**Exercise prompt:** Reproduce everything from the line that contains "Mare grazing in" down to the line that contains "giant groupers cebu ocean park" in the listing below, word for word and nothing more. Leave the pictures out.

**The data:**
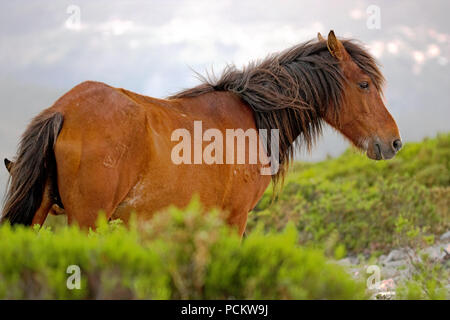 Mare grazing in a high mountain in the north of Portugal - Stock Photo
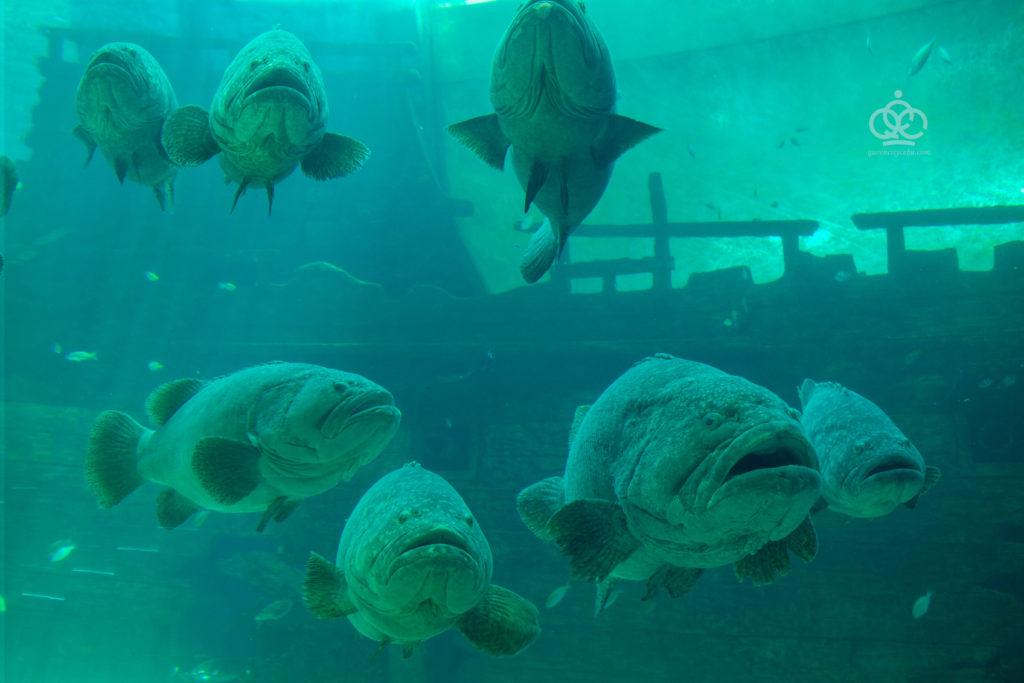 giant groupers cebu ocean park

--

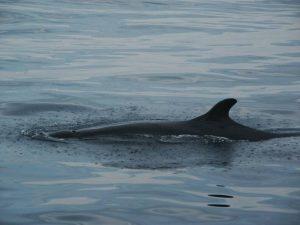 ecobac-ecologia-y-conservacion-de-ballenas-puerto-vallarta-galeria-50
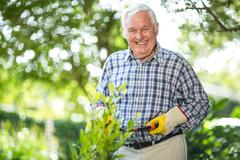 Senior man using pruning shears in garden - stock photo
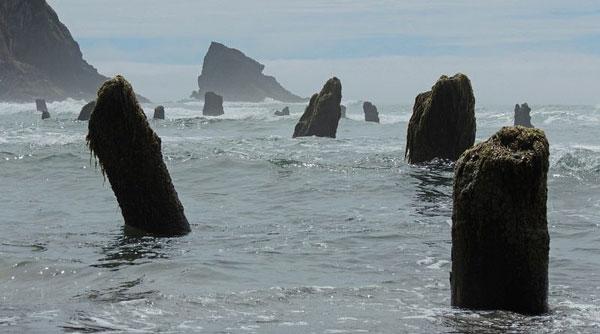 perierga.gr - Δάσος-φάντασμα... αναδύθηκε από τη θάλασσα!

--

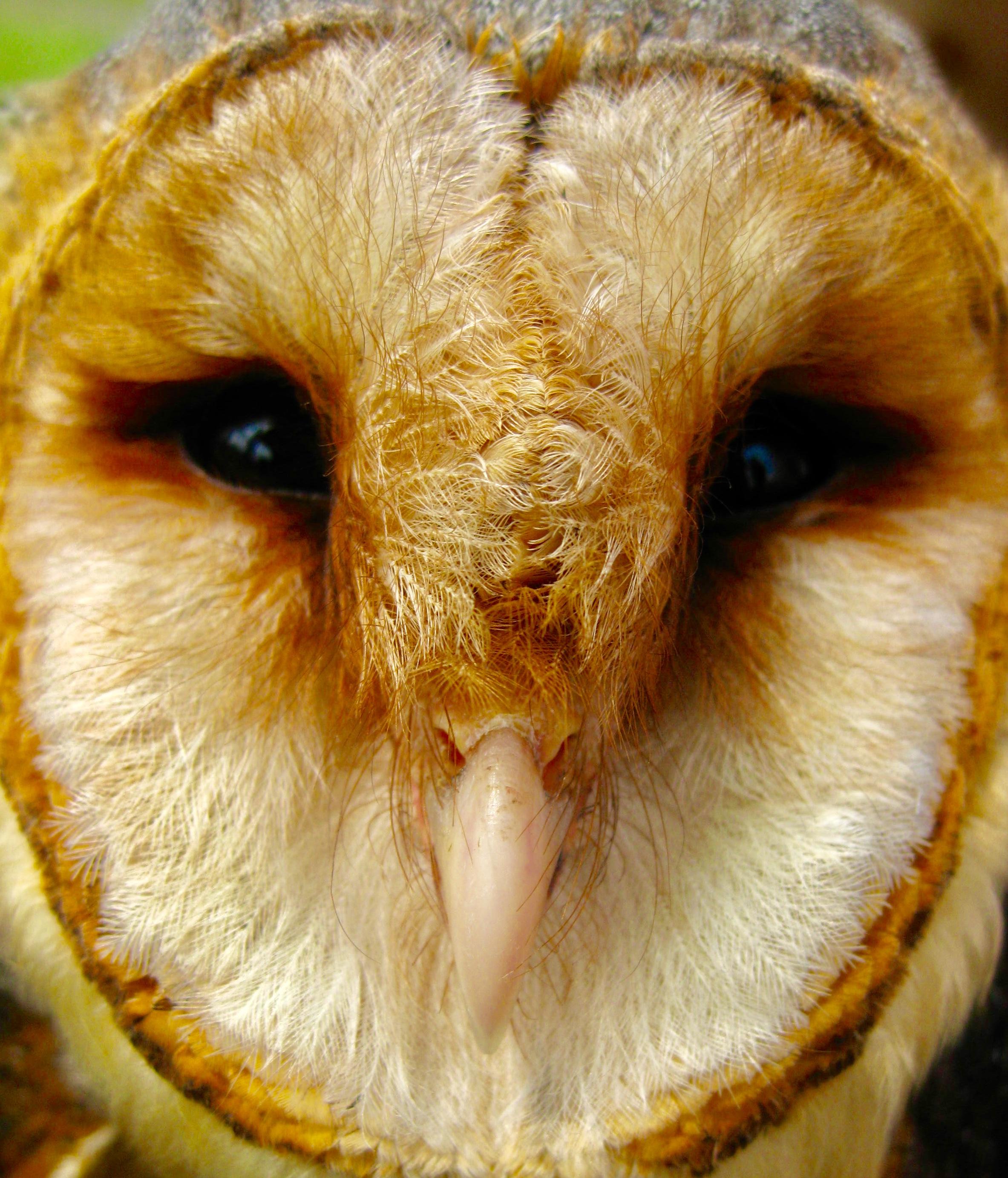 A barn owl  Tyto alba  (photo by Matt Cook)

**Answer for the task:**
 Mare grazing in a high mountain in the north of Portugal - Stock Photo
 giant groupers cebu ocean park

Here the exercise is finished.